§ EXERCISE AIM
From the line containing "Considering what is" down to the final line of the entries below, quote every line verbatim. Exclude pictures.

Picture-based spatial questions
****
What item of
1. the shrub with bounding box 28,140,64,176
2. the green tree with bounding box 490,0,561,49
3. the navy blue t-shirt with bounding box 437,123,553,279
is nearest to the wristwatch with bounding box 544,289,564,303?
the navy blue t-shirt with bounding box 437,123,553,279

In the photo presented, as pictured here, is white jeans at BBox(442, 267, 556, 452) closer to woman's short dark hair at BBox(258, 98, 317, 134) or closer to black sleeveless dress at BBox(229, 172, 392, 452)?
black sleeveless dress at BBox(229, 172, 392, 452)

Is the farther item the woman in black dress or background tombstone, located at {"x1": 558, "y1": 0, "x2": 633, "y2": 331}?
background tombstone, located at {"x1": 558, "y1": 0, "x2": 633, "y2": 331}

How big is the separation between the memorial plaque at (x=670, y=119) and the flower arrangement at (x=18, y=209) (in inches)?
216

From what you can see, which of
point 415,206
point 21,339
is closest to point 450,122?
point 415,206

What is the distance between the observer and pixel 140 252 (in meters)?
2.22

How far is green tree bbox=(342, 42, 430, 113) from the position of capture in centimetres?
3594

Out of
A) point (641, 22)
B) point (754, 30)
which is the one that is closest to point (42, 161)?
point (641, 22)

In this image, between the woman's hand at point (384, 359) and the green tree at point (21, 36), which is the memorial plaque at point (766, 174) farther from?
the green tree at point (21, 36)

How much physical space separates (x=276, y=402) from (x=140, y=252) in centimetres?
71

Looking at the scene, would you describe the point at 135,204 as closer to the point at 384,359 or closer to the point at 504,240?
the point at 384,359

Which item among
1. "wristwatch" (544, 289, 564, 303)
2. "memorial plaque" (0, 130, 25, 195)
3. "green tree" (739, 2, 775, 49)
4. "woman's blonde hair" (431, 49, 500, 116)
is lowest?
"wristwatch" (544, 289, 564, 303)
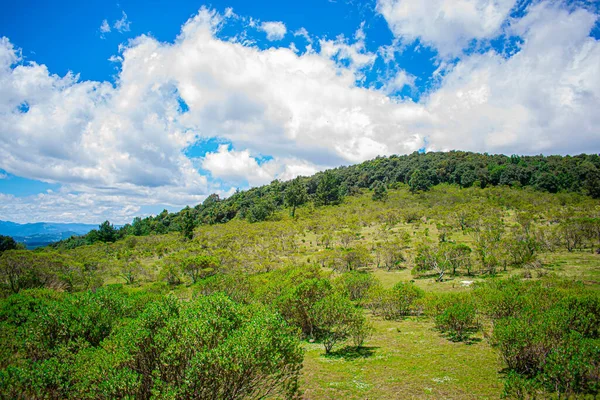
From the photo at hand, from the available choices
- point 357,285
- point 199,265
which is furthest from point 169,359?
point 199,265

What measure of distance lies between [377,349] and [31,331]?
738 inches

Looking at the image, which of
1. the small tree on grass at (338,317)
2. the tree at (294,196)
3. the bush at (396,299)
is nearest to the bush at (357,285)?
the bush at (396,299)

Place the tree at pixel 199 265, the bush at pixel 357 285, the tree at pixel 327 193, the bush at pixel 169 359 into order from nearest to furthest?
1. the bush at pixel 169 359
2. the bush at pixel 357 285
3. the tree at pixel 199 265
4. the tree at pixel 327 193

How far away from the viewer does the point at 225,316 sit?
11852 mm

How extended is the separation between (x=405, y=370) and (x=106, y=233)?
387ft

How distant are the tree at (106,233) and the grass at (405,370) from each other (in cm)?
10988

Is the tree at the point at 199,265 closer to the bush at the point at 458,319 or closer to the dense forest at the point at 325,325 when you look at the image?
the dense forest at the point at 325,325

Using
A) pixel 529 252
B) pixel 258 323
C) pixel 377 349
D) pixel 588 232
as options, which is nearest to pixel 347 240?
pixel 529 252

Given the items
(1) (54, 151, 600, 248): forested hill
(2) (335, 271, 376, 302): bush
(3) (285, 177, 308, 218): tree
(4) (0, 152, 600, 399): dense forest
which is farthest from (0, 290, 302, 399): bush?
(3) (285, 177, 308, 218): tree

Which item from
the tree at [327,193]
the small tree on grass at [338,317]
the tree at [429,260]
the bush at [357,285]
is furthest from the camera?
the tree at [327,193]

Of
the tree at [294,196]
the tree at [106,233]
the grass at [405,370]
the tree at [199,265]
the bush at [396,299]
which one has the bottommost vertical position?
the grass at [405,370]

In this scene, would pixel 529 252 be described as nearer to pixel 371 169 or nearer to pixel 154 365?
pixel 154 365

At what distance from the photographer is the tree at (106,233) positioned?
105 m

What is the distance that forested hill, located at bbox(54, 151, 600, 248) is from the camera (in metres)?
94.4
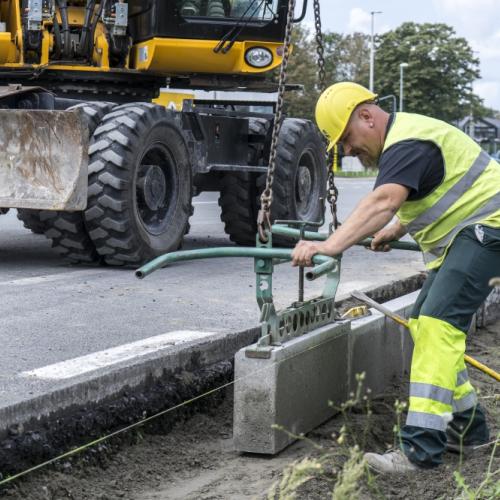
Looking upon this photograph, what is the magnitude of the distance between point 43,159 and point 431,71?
249 ft

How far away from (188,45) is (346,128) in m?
6.42

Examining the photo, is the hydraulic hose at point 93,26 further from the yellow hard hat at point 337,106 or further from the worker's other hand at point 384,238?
the yellow hard hat at point 337,106

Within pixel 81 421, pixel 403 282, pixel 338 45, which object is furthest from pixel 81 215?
pixel 338 45

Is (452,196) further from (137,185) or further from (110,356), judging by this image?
(137,185)

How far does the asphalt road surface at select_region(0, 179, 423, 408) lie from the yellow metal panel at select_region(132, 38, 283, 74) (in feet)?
6.78

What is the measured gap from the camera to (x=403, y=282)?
8930 mm

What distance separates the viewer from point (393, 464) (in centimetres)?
476

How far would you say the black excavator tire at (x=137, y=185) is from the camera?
30.9ft

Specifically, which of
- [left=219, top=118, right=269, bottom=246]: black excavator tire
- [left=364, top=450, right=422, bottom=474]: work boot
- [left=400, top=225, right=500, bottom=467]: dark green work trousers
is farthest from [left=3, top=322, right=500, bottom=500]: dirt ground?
[left=219, top=118, right=269, bottom=246]: black excavator tire

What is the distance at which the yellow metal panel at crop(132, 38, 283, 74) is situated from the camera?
35.9ft

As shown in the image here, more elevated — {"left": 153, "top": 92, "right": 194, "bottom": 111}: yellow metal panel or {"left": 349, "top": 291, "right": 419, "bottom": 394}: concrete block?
{"left": 153, "top": 92, "right": 194, "bottom": 111}: yellow metal panel

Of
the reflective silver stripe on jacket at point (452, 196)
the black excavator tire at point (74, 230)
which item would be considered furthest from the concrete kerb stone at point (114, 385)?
the black excavator tire at point (74, 230)

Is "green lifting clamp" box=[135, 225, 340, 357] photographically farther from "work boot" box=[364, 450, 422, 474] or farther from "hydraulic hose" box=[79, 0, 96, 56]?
"hydraulic hose" box=[79, 0, 96, 56]

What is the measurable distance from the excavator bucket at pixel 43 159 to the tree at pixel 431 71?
71.4 m
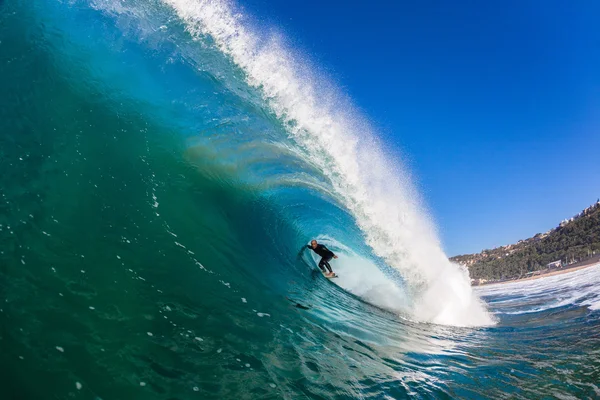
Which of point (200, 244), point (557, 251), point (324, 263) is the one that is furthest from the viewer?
point (557, 251)

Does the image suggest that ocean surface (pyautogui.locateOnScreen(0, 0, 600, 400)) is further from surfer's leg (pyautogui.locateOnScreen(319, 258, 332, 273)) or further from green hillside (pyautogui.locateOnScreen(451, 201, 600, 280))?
green hillside (pyautogui.locateOnScreen(451, 201, 600, 280))

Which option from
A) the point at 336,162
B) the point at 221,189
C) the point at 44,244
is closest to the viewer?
the point at 44,244

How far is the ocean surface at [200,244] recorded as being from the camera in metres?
3.95

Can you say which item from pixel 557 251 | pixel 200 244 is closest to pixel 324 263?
pixel 200 244

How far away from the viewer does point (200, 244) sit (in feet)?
23.1

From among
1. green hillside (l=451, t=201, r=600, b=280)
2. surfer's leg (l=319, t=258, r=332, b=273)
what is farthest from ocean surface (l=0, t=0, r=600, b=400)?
green hillside (l=451, t=201, r=600, b=280)

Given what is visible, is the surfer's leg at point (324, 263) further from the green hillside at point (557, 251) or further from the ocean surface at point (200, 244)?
the green hillside at point (557, 251)

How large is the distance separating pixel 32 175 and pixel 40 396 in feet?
13.7

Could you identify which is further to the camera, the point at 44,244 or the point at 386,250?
the point at 386,250

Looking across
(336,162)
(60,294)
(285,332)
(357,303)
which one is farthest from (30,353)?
(336,162)

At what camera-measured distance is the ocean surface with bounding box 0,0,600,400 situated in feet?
12.9

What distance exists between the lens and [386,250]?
50.0ft

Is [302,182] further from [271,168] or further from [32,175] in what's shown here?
[32,175]

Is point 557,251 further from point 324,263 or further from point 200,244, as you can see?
point 200,244
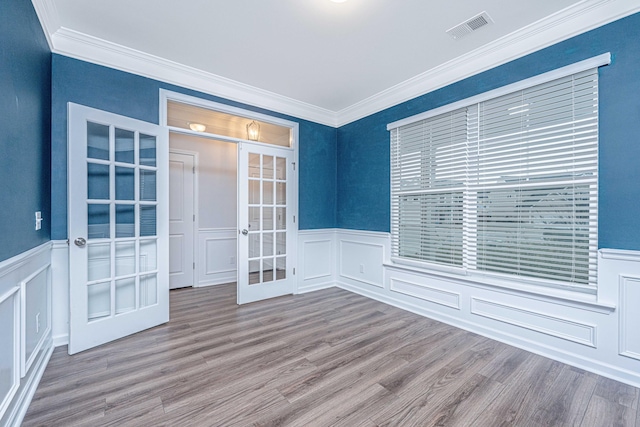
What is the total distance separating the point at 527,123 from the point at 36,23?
155 inches

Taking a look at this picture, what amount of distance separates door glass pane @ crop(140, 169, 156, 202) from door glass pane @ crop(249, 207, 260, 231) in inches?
44.8

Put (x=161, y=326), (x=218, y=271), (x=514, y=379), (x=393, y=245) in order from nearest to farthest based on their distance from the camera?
(x=514, y=379) < (x=161, y=326) < (x=393, y=245) < (x=218, y=271)

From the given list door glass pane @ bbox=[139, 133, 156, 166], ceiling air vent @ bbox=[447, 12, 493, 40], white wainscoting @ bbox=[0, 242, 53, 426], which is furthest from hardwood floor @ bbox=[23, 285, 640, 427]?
ceiling air vent @ bbox=[447, 12, 493, 40]

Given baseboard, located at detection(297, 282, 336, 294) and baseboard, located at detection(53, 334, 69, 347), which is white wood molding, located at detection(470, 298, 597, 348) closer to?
baseboard, located at detection(297, 282, 336, 294)

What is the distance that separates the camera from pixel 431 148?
3.18 metres

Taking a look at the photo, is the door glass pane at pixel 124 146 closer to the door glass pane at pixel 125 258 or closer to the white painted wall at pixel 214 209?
the door glass pane at pixel 125 258

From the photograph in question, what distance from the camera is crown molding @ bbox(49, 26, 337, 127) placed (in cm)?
249

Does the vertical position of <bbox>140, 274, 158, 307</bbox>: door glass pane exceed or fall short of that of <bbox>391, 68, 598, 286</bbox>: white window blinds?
it falls short

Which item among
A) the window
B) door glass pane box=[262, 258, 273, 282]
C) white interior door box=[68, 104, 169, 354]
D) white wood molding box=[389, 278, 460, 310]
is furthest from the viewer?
door glass pane box=[262, 258, 273, 282]

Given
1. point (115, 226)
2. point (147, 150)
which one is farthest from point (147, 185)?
point (115, 226)

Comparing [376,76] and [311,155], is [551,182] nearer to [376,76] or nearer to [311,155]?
[376,76]

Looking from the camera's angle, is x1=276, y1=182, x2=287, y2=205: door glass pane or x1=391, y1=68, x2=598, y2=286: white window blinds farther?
x1=276, y1=182, x2=287, y2=205: door glass pane

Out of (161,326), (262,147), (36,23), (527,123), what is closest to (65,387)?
(161,326)

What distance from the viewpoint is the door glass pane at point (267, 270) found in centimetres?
376
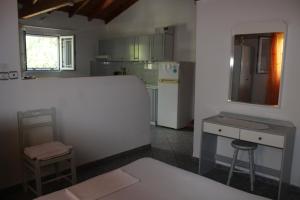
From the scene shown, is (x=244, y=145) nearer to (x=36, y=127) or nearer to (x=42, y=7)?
(x=36, y=127)

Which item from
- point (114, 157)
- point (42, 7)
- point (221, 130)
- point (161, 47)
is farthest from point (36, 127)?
point (161, 47)

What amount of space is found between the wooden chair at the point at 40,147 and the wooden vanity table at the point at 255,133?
158 centimetres

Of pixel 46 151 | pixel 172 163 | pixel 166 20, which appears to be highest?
pixel 166 20

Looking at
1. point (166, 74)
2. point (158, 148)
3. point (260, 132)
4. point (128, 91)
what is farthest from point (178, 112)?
point (260, 132)

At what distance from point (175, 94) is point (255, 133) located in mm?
2800

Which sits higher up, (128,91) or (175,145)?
(128,91)

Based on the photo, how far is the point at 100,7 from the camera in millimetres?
6969

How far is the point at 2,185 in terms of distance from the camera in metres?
2.68

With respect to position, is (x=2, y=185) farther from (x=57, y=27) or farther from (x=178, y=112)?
(x=57, y=27)

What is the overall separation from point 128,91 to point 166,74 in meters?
1.88

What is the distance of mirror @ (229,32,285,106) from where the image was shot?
2.87 metres

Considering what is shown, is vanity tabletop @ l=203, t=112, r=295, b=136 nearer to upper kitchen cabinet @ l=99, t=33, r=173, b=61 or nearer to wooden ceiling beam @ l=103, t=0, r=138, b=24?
upper kitchen cabinet @ l=99, t=33, r=173, b=61

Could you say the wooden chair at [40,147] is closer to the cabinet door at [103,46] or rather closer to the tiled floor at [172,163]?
the tiled floor at [172,163]

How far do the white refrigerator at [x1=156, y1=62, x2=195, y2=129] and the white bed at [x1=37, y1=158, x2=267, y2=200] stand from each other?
3.35m
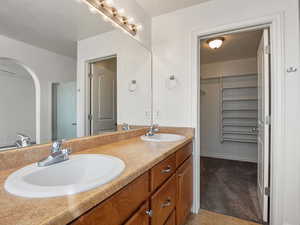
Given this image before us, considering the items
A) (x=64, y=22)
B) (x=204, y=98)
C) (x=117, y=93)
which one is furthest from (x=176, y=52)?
(x=204, y=98)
****
§ ANSWER TO THE EXERCISE
Considering what is shown, is vanity tabletop @ l=203, t=112, r=295, b=136 nearer to upper kitchen cabinet @ l=99, t=33, r=173, b=61 or nearer to wooden ceiling beam @ l=103, t=0, r=138, b=24?
upper kitchen cabinet @ l=99, t=33, r=173, b=61

Could you say the wooden chair at [40,147] is closer to the cabinet door at [103,46] or rather closer to the tiled floor at [172,163]?
the tiled floor at [172,163]

How far do the white refrigerator at [x1=156, y1=62, x2=195, y2=129] and the white bed at [x1=37, y1=158, x2=267, y2=200] stand from each other?
3.35m
Given this image before us, considering the items
A) (x=64, y=22)
B) (x=204, y=98)
C) (x=117, y=93)
which one is furthest from (x=176, y=52)?
(x=204, y=98)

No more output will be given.